● Ketentuan Tugas
Tulis ulang semua baris di bawah ini secara lengkap, tetapi tambahkan -73 pada setiap angka koordinat piksel yang terdapat di jawaban, sedangkan angka lainnya tetap. Gambar tidak perlu disertakan dalam hasil tulisan ulang.

● Data yang Tersedia
* * *

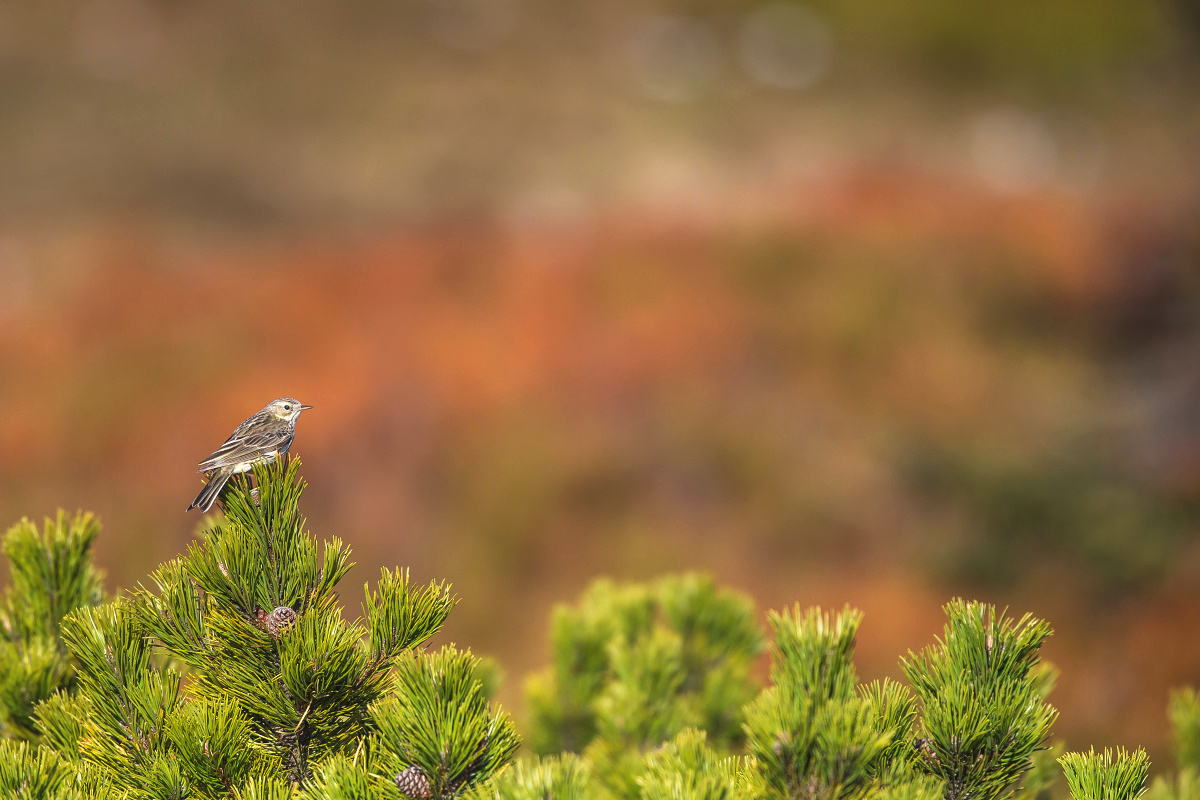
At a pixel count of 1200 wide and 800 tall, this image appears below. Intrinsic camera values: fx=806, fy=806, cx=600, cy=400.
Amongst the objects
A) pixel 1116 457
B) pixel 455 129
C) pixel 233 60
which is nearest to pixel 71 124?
pixel 233 60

* * *

● Penyelesaian Berikut
At a pixel count of 1200 wide and 800 tall, this image appears below. Intrinsic camera values: fx=806, fy=806, cx=600, cy=400.
Amongst the objects
A) pixel 1116 457
B) pixel 455 129
C) pixel 233 60
which is nearest to pixel 71 124?
pixel 160 -13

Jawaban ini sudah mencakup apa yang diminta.